Testo da analizzare:
★ ★ ★ ★ ★
E’ morto Lucio Dalla. Il cantautore bolognese è stato colto da infarto in Svizzera, a Montreaux, dove avrebbe dovuto tenere una serie di concerti. Il 4 marzo avrebbe compiuto 69 anni.
Con Lucio Dalla scompare uno degli esponenti di spicco della cosiddetta seconda generazione dei cantautori, quella composta tra gli altri da De Gregori, Guccini, Vecchioni, Conte, Gaber e De Andrè, a cui si deve un profondo rinnovamento nel linguaggio della canzone italiana.
Cantautore colto, musicista raffinato di formazione jazz, nella sua più che quarantennale carriera ha inciso brani che hanno fatto la storia della canzone italiana. Tra questi, 4/3/1943 (1971), Piazza Grande (1972), L’anno che verrà (1979), Caruso (1986), Attenti al lupo (1990), e Tu non mi basti mai (1996).
Recententemente era apparso sul palco del Festival di Sanremo, per accompagnare in qualità di direttore d’orchestra la giovane promessa della canzone italiana Pierdavide Carone.
“E’ un momento tristissimo, non me la sento di parlare con nessuno”, sono le uniche parole di Francesco De Gregori, che con Lucio Dalla è stato protagonista nel 1979 e nel 2010 della tournée-evento Banana Republic.
“E’ stato uno dei più grandi, autore, cantante, musicista jazzista, un uomo che parlava a tanta gente e sapeva comunicare” è il ricordo di Gianni Morandi, concittadino e amico di Lucio Dalla.
Ad esprimere il cordoglio di tutti gli italiani, il presidente della Repubblica, Giorgio Napolitano. “Lucio Dalla – scrive il capo dello Stato in un messaggio alla famiglia del cantautore – ha contribuito a rinnovare e a promuovere la canzone italiana nel mondo. E’ stato un artista amato da tanti italiani di diverse generazioni e a me personalmente è caro il ricordo dei nostri incontri, e dell’ultimo, a Bologna, per una iniziativa di beneficenza, ritrovando in ogni occasione la schiettezza e delicatezza del suo tratto umano”.
★ ★ ★ ★ ★
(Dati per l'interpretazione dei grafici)
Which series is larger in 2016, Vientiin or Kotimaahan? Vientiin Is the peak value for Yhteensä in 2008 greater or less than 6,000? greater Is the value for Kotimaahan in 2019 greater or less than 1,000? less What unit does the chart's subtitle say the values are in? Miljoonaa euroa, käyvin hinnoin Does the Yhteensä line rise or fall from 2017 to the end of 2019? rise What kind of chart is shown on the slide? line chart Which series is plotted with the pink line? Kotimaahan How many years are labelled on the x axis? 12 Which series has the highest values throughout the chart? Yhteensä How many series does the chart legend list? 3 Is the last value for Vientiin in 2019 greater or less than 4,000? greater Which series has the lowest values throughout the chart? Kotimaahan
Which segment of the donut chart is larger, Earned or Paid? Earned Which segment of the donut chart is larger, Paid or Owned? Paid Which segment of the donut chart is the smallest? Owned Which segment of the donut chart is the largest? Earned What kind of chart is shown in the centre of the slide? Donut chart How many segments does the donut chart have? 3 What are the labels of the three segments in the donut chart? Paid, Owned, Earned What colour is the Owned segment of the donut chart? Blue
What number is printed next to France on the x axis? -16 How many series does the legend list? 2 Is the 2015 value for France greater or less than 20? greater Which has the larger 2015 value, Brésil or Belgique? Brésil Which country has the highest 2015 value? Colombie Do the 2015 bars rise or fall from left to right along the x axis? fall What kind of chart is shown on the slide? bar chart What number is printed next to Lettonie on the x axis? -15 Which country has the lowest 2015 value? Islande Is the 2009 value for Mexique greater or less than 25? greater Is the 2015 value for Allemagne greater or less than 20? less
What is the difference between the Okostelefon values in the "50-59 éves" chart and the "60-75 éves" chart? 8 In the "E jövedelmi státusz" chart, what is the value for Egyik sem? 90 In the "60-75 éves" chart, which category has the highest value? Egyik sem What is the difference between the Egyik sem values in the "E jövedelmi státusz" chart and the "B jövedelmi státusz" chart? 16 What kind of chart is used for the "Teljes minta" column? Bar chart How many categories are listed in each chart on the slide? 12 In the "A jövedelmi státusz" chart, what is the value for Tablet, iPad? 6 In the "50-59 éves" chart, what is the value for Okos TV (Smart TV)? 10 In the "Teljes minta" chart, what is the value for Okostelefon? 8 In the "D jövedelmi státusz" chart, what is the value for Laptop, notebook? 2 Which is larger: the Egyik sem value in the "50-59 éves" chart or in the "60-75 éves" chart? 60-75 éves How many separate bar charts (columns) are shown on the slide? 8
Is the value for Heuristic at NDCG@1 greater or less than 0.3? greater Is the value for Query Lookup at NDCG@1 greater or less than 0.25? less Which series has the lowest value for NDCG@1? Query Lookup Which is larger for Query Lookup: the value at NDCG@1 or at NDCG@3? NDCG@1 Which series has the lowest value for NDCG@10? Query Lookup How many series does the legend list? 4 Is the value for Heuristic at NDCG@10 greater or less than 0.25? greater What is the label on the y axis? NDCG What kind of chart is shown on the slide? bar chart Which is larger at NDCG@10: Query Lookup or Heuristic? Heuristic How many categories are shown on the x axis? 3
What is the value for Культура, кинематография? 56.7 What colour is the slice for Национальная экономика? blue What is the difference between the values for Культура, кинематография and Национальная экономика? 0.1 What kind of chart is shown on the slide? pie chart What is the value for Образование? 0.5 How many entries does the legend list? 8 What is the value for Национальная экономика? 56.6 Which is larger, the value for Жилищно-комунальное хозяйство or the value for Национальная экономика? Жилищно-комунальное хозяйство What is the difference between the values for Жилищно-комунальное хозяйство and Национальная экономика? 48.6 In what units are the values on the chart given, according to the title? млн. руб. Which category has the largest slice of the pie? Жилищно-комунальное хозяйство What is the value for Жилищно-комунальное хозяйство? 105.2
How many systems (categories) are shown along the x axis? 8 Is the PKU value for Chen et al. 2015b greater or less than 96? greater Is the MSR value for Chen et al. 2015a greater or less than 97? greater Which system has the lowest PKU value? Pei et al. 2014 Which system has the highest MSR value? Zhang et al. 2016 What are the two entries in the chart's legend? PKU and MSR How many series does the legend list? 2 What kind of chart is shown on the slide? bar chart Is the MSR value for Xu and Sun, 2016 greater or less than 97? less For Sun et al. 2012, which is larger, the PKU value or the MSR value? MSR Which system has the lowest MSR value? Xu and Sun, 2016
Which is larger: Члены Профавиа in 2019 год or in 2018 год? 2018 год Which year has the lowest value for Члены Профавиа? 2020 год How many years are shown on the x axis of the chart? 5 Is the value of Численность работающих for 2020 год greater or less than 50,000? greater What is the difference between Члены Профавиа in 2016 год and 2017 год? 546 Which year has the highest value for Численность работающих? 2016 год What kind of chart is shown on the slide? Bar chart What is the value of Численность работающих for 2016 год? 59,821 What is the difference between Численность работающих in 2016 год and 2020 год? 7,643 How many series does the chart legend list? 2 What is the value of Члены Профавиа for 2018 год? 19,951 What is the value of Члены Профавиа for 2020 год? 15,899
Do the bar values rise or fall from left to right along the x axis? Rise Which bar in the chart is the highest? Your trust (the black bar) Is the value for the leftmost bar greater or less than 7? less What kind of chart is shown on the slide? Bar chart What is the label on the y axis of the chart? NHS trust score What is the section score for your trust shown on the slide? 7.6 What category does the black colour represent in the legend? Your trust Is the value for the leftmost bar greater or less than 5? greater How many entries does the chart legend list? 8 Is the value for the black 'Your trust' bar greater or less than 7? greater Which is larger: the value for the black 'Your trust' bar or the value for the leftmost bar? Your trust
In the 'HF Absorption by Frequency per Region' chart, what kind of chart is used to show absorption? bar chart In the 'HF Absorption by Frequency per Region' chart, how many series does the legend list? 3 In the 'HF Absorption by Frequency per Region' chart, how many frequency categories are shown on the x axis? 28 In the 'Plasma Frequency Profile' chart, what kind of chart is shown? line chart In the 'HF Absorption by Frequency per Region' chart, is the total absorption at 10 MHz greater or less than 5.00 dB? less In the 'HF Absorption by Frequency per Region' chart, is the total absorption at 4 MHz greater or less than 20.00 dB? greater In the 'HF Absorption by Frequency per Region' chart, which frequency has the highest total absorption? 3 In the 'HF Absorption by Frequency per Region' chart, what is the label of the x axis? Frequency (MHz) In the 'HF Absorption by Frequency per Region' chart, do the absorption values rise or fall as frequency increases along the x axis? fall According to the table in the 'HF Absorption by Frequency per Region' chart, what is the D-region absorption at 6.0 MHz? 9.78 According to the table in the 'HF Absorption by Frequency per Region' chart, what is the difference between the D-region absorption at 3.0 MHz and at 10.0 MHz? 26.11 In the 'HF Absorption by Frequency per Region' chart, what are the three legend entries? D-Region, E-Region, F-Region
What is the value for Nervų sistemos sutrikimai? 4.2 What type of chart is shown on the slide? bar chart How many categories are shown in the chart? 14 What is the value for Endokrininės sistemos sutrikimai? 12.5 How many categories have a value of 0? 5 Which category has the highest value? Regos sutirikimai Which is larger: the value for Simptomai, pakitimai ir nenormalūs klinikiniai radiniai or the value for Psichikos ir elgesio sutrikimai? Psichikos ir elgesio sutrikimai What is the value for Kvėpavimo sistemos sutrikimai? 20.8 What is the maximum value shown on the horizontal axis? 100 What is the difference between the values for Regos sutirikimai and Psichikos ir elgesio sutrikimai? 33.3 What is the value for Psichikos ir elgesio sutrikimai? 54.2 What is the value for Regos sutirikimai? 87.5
★ ★ ★ ★ ★
Compito assegnato A: Aggiorna il brano del testo su Lucio Dalla da "Con Lucio Dalla scompare" a "basti mai (1996).", mettendo "musicista elegante" al posto di "musicista raffinato".
Compito assegnato B: In base al testo su Lucio Dalla, spiega in una o due frasi perché il cantautore era apparso di recente sul palco del Festival di Sanremo.
L'elenco è materiale a sé, distinto dal testo.

Risposta scritta A:
Con Lucio Dalla scompare uno degli esponenti di spicco della cosiddetta seconda generazione dei cantautori, quella composta tra gli altri da De Gregori, Guccini, Vecchioni, Conte, Gaber e De Andrè, a cui si deve un profondo rinnovamento nel linguaggio della canzone italiana.
Cantautore colto, musicista elegante di formazione jazz, nella sua più che quarantennale carriera ha inciso brani che hanno fatto la storia della canzone italiana. Tra questi, 4/3/1943 (1971), Piazza Grande (1972), L’anno che verrà (1979), Caruso (1986), Attenti al lupo (1990), e Tu non mi basti mai (1996).

Risposta scritta B: Era salito sul palco del Festival di Sanremo per accompagnare la giovane promessa della canzone italiana Pierdavide Carone. Lo faceva in qualità di direttore d'orchestra.